J’étais donc angoissée, car le moment de vérité allait nécessairement arriver… Sauf que les heures passèrent, la nuit tomba, je finis par refermer mon livre et souffler ma chandelle, mais Orcinus n’était pas rentré. Avait-il profité d’une taverne locale avec ses compagnons au point de ne plus pouvoir revenir au bateau et de s’endormir quelque part ? Ce n’était pourtant pas dans ses habitudes ! Tempetus, fidèle camarade de beuverie de Perkinsus dans ses grands soirs, était certes plus coutumier du fait. Quant à Salmus, notre capitaine, j’avais peine à croire qu’il se soit égaré à ce point en escale, alors qu’il avait la pleine responsabilité du navire et de la troupe…


Je dormis assez mal, mais je dormis quand même, m’attendant à voir débarquer le joyeux trio, plus ou moins éteint, plus ou moins imbibé, aux premières lueurs du jour.
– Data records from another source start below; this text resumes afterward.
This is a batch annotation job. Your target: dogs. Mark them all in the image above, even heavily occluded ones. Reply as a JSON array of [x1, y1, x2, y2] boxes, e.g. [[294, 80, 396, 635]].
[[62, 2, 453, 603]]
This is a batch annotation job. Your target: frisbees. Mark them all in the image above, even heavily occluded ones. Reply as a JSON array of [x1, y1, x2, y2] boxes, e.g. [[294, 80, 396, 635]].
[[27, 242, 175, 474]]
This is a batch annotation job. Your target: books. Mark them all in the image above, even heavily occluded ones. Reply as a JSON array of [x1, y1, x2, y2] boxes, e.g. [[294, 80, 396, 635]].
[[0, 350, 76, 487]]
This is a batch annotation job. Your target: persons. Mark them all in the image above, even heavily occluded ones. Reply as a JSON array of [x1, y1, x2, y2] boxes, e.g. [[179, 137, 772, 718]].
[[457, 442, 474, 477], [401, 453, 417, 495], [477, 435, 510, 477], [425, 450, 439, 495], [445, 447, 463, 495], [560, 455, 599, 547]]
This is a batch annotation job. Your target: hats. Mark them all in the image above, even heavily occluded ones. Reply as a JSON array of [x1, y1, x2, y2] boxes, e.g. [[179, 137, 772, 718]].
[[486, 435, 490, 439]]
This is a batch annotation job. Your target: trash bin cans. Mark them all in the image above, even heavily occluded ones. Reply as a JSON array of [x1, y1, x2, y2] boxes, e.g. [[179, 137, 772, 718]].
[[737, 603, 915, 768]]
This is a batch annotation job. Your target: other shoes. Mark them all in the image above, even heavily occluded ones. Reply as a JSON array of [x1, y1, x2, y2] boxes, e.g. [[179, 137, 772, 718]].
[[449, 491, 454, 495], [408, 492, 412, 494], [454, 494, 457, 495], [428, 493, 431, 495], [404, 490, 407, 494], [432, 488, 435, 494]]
Et effectivement, alors que les rayons du soleil commençaient à percer à travers les sabords, j’entendis des voix fortes, pressées, masculines : c’étaient Tempetus et Salmus, discutant de façon assez désordonnée avec une Rutila tendue et injonctive, certainement très contrariée d’avoir été tirée de sa paillasse par le retour des noctambules.


Je ne leur prêtai guère attention et me contentai de me retourner dans le lit, m’attendant à voir Orcinus venir me rejoindre d’une minute à l’autre. Pourtant il ne vint pas, et cinq minutes plus tard, alors que je m’étais rendormie sans crier gare, Rutila me secoua l’épaule sans trop de ménagement et m’ordonna de me lever immédiatement pour la rejoindre dans sa cabine. J’avais mille questions au bord des lèvres, malgré mon esprit encore embrumé, mais elle semblait si impérative que j’obéis sans rien dire.


Lorsque j’entrai dans la cabine de la capitaine, à l’arrière du navire, je sentis tout de suite que quelque chose n’allait pas. Milos était présent, avec ses vêtements de nuit et ses grands yeux gris, muet comme une carpe et l’air aussi perdu que moi. Tempetus avait des cernes jusqu’aux genoux et ne me regardait pas. Salmus semblait vieilli, accablé, figé. Quant à Rutila, elle faisait les cent pas dans la pièce, de gauche à droite et de droite à gauche, avec son pantalon d’uniforme et sa chemise de nuit. Je les regardai en silence, l’un après l’autre, sans oser poser de question tant je craignais les réponses… Puis la capitaine s’immobilisa enfin, m’adressa un regard clair et droit, et prit la parole.


« - Bien ! Lumi, il s’est passé quelque chose d’étrange, cette nuit. Quelque chose dont Salmus et Tempetus sont venus me parler ce matin, dès leur retour à bord.
- Où est Orcinus ? Pourquoi n’est-il pas rentré avec vous ? Que s’est-il passé ?

- Réponds-lui, Salmus, demanda Rutila.

- Eh bien… bredouilla-t-il en rougissant. Hier en fin d’après-midi, Orcinus et Tempetus ont décidé d’aller en ville pour acheter du matériel : nous avons besoin de toile pour remplacer notre petit hunier qui commence à donner de sérieux signes de faiblesse. Il faisait beau, je n’avais rien d’autre à faire, alors je leur ai proposé de venir avec eux pour les aider à rapporter les rouleaux de lin jusqu’au navire.

- Et ? demandai-je d’une voix inquiète.

- Nous marchions tous les trois dans le vieux quartier d’Héliopolis, profitant de l’ombre des ruelles et du calme de l’après-midi. Il faisait très chaud, comme toujours dans ce pays. Au fur et à mesure que nous avancions, nous avons remarqué un petit groupe de femmes qui semblait nous suivre, ou du moins aller dans la même direction que nous, et qui nous regardait avec insistance… Nous ne nous sommes pas méfiés, et quand elles nous ont encerclés, mis à terre, ligotés et bâillonnés, nous n’avons même pas eu le temps d’opposer la moindre résistance.